第2週には「ゴールドマンを通じる大手機関投資家数社の買いvsUBS本体運用部の売り」があり日経平均株価は上昇した。第3週はゴールドマンによる買いが縮小する中、UBS本体運用部による巨額の売りは続き、日経平均株価は下落した。それが第4週の先物売買は小粒化してしまった。小粒の売買というのは個人から大手の機関投資家まで何でもありなので裏はわからない。ただ一つだけ言えることは、第3週にはUBS本体運用部が2550億円前後の先物売りを出していた。その売りが第4週には激減した。UBS本体運用部の巨額の売りが激減したか、あるいはなくなったことが第4週の日経平均株価が値上がりした一つの大きな原因であったと思われる。

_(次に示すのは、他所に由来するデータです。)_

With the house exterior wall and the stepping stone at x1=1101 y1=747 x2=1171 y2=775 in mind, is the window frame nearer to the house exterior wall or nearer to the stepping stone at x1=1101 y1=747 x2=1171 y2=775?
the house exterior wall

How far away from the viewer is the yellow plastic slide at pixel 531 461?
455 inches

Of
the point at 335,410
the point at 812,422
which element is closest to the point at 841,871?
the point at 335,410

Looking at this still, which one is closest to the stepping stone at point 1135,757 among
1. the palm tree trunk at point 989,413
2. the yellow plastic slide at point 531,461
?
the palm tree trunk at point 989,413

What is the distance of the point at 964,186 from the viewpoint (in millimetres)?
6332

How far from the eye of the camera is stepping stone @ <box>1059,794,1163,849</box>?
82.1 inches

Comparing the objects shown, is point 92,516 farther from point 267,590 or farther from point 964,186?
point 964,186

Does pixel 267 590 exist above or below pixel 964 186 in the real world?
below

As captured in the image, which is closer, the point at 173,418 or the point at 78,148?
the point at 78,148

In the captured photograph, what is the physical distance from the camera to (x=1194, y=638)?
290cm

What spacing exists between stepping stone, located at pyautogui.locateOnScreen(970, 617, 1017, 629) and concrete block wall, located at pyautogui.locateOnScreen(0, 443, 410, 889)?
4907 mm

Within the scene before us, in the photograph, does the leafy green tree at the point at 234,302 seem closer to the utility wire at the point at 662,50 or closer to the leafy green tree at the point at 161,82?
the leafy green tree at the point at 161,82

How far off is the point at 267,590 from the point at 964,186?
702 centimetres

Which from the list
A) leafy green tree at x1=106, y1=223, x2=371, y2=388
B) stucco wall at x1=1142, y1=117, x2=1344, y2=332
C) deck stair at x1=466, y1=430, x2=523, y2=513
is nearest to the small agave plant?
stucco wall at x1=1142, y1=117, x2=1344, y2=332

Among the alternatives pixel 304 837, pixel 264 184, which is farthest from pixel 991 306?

2月第4週の最大の売り手は個人であった。現先合計で936億円の売り越し。うち現物現金で587億円の売り越し。信用で178億円の買い越し。先物で527億円の売り越し。個人はやはり逆バリであり、今年も8週連続で逆バリが続く。小幅の値上がりにしては売りが多い感じはする。第3週に先物を大量に買ったスイングトレーダーが多少の戻りで先物の半分ほどを利食ってきたからである。彼らの相場観では先の天井は低いという読みもあったのであろう。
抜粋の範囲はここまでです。